Perhaps, one of the reasons why risk appetite decreased is the upcoming meeting of the European Central Bank. The bank is approaching the final stages of its largest strategy review in nearly two decades, and officials are seeking to iron out key disagreements over the future of monetary policy.
ECB members will gather to discuss the issue raised by Christine Lagarde in early 2020, which is about agreeing on a new inflation target. Further moves on addressing climate change and the ever-changing labor market will also be in the spotlight.
The first meeting will take place today and the official results will be announced later this week. Several meetings are scheduled, and some may be even held in person if health and safety regulations permit. However, the outcome is still uncertain because there are still key disagreements between the members.
In the past year, the Eurozone faced a debt crisis, followed by a financial crisis.

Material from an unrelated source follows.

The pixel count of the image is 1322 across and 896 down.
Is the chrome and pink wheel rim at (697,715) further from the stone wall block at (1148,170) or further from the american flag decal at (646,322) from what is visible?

Then, amid record low interest rates and political innovations, the ECB was unable to achieve its target inflation. And sadly, when the central bank was close to achieving its goal, the COVID-19 pandemic began, causing the deepest recession.
All ECB members agree that they should change the approach on defining the inflation rate, but there are divisions over the proposed options. Some favor a clear target of 2%, while others want to see higher rates, just like what the Federal Reserve is now adhering to.
Bundesbank President Jens Weidmann and ECB Board Member Isabel Schnabel are among those skeptical about the approach. Hence, many expect the ECB to maintain their 2.0% inflation target.
But if there are dramatic changes in policy, volatility will surge in EUR/USD. A lot will depend on the base of the 18th figure because dropping below it will result in a collapse towards 1.1770 and 1.1715. On the other hand, if bullish traders manage to bring the quote above 1.1850, EUR/USD will be able to climb to 1.1890 and go beyond 1.1930 and 1.1980.